### What needs to be done
Can you arrange every line of the records below as a JSON list of strings, with one string per line and blank lines left out?

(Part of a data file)
□ □ □ □ □ □ □
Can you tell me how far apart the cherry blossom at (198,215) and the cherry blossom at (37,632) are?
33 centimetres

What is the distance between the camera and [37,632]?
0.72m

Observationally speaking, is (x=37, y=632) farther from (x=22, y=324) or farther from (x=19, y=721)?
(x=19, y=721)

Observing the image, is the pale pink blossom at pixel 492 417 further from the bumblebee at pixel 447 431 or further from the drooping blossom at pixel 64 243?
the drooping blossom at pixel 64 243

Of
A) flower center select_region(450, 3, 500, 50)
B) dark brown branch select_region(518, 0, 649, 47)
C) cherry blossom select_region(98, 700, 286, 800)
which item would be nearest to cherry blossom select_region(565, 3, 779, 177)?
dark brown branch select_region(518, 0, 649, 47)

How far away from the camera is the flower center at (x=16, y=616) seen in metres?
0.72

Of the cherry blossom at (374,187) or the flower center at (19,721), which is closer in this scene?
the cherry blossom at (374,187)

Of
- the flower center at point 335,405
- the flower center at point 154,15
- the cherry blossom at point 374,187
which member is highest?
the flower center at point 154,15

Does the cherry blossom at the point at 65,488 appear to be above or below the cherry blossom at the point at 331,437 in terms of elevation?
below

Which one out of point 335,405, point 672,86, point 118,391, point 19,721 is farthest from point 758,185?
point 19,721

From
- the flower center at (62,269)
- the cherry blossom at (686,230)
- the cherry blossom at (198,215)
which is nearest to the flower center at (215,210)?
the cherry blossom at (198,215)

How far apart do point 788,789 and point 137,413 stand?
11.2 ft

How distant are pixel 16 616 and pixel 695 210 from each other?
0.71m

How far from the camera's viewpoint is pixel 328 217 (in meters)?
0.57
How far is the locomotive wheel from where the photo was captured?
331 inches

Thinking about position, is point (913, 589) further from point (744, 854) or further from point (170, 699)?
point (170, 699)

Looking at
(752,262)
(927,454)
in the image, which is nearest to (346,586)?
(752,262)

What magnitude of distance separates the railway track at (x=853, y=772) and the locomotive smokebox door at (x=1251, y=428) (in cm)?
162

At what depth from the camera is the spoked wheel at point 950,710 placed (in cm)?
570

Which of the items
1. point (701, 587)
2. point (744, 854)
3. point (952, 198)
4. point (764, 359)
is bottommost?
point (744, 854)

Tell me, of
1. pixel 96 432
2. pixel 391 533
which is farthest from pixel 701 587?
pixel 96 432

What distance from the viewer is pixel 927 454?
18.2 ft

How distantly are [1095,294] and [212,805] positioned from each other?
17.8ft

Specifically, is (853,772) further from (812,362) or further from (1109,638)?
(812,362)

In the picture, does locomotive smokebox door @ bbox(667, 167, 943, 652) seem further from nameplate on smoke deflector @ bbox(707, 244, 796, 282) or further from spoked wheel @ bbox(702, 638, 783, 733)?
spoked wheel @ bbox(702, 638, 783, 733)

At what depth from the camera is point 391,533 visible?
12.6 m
□ □ □ □ □ □ □
### Worked answer
[
  "Can you tell me how far apart the cherry blossom at (198,215) and the cherry blossom at (37,632) are?",
  "33 centimetres",
  "What is the distance between the camera and [37,632]?",
  "0.72m",
  "Observationally speaking, is (x=37, y=632) farther from (x=22, y=324) or farther from (x=19, y=721)?",
  "(x=19, y=721)",
  "Observing the image, is the pale pink blossom at pixel 492 417 further from the bumblebee at pixel 447 431 or further from the drooping blossom at pixel 64 243?",
  "the drooping blossom at pixel 64 243",
  "Of",
  "A) flower center select_region(450, 3, 500, 50)",
  "B) dark brown branch select_region(518, 0, 649, 47)",
  "C) cherry blossom select_region(98, 700, 286, 800)",
  "which item would be nearest to cherry blossom select_region(565, 3, 779, 177)?",
  "dark brown branch select_region(518, 0, 649, 47)",
  "How far away from the camera is the flower center at (x=16, y=616) seen in metres?",
  "0.72",
  "Of the cherry blossom at (374,187) or the flower center at (19,721), which is closer in this scene?",
  "the cherry blossom at (374,187)",
  "Of",
  "- the flower center at point 335,405",
  "- the flower center at point 154,15",
  "- the cherry blossom at point 374,187",
  "which member is highest?",
  "the flower center at point 154,15",
  "Does the cherry blossom at the point at 65,488 appear to be above or below the cherry blossom at the point at 331,437 in terms of elevation?",
  "below",
  "Which one out of point 335,405, point 672,86, point 118,391, point 19,721 is farthest from point 758,185?",
  "point 19,721",
  "From",
  "- the flower center at (62,269)",
  "- the cherry blossom at (686,230)",
  "- the cherry blossom at (198,215)",
  "which is nearest to the flower center at (215,210)?",
  "the cherry blossom at (198,215)",
  "How far apart do point 788,789 and point 137,413 stand?",
  "11.2 ft",
  "How distant are pixel 16 616 and pixel 695 210 from each other?",
  "0.71m",
  "How far from the camera's viewpoint is pixel 328 217 (in meters)?",
  "0.57",
  "How far is the locomotive wheel from where the photo was captured?",
  "331 inches",
  "Thinking about position, is point (913, 589) further from point (744, 854) or further from point (170, 699)?",
  "point (170, 699)",
  "Looking at",
  "(752,262)",
  "(927,454)",
  "in the image, which is nearest to (346,586)?",
  "(752,262)",
  "What magnitude of distance separates the railway track at (x=853, y=772) and the locomotive smokebox door at (x=1251, y=428) (in cm)?",
  "162",
  "At what depth from the camera is the spoked wheel at point 950,710 placed (in cm)?",
  "570",
  "Which of the items",
  "1. point (701, 587)",
  "2. point (744, 854)",
  "3. point (952, 198)",
  "4. point (764, 359)",
  "is bottommost?",
  "point (744, 854)",
  "Tell me, of",
  "1. pixel 96 432",
  "2. pixel 391 533",
  "which is farthest from pixel 701 587?",
  "pixel 96 432",
  "What distance from the viewer is pixel 927 454?",
  "18.2 ft",
  "How distantly are [1095,294] and [212,805] positioned from each other?",
  "17.8ft",
  "Specifically, is (853,772) further from (812,362) or further from (1109,638)?",
  "(812,362)",
  "In the picture, does locomotive smokebox door @ bbox(667, 167, 943, 652) seem further from nameplate on smoke deflector @ bbox(707, 244, 796, 282) or further from spoked wheel @ bbox(702, 638, 783, 733)?",
  "spoked wheel @ bbox(702, 638, 783, 733)",
  "At what depth from the camera is point 391,533 visible?",
  "12.6 m"
]